Source material:
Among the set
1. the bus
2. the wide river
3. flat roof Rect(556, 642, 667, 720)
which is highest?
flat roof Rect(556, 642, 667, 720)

What you should do: Reproduce the entries with "wide river" replaced by "broad river", leaving everything else unchanged.

Output for this exercise:
Among the set
1. the bus
2. the broad river
3. flat roof Rect(556, 642, 667, 720)
which is highest?
flat roof Rect(556, 642, 667, 720)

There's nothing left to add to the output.